● What needs to be done: Rewrite the records below, replacing "wooden pole" with "timber post" and leaving everything else as it is. Omit the pictures from your output.

>> begin Source data

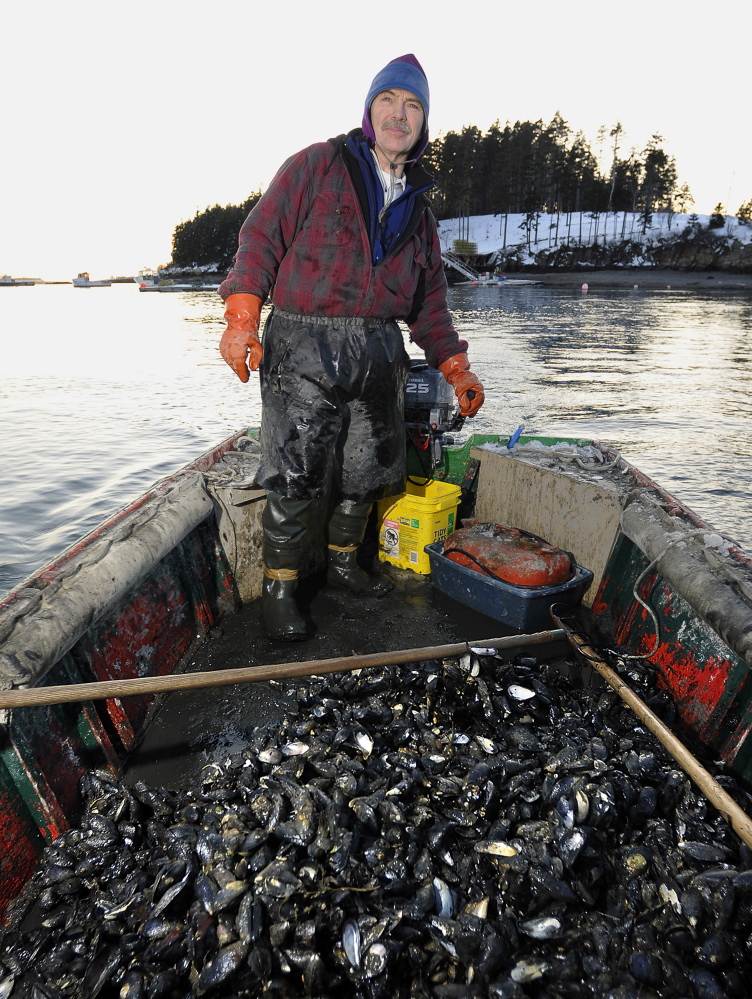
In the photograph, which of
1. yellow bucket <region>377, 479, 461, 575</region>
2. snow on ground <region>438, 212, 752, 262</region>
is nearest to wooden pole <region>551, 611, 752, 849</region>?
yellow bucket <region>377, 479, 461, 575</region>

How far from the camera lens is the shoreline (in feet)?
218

>> end Source data

● Answer to this problem:
In the photograph, which of
1. yellow bucket <region>377, 479, 461, 575</region>
2. snow on ground <region>438, 212, 752, 262</region>
is nearest to timber post <region>551, 611, 752, 849</region>?
yellow bucket <region>377, 479, 461, 575</region>

How far from the camera lens is the shoreline (in feet)?
218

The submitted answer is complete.